▶ _Available data_
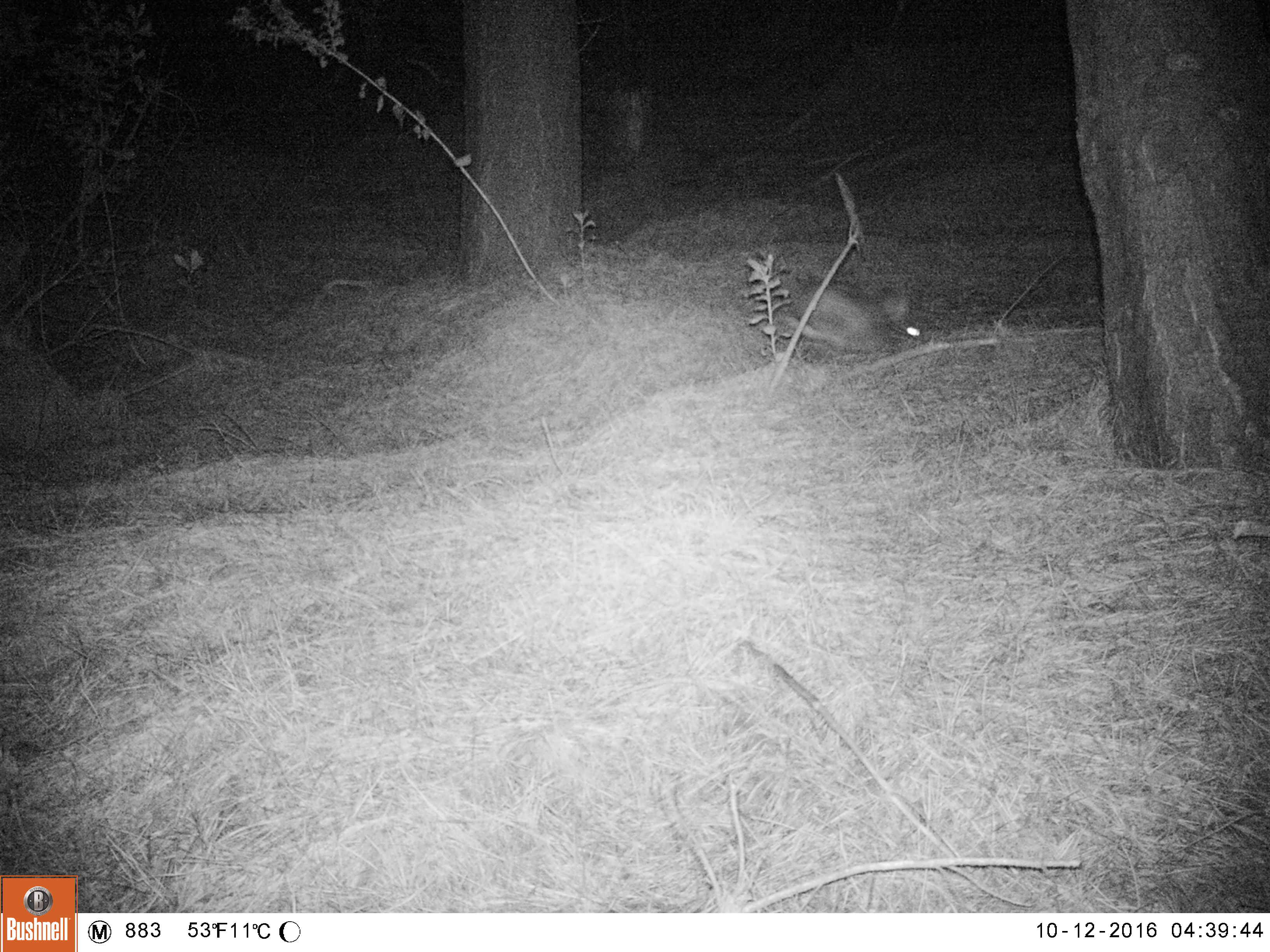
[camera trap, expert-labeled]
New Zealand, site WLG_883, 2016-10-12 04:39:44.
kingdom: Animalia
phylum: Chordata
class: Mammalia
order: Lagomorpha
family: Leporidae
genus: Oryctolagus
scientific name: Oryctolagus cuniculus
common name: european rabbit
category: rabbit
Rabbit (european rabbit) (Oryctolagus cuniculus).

▶ _Task_
Print exactly the lines between the line with "New Zealand, site" and the final line of the records above, both included.

▶ _Response below_
New Zealand, site WLG_883, 2016-10-12 04:39:44.
kingdom: Animalia
phylum: Chordata
class: Mammalia
order: Lagomorpha
family: Leporidae
genus: Oryctolagus
scientific name: Oryctolagus cuniculus
common name: european rabbit
category: rabbit
Rabbit (european rabbit) (Oryctolagus cuniculus).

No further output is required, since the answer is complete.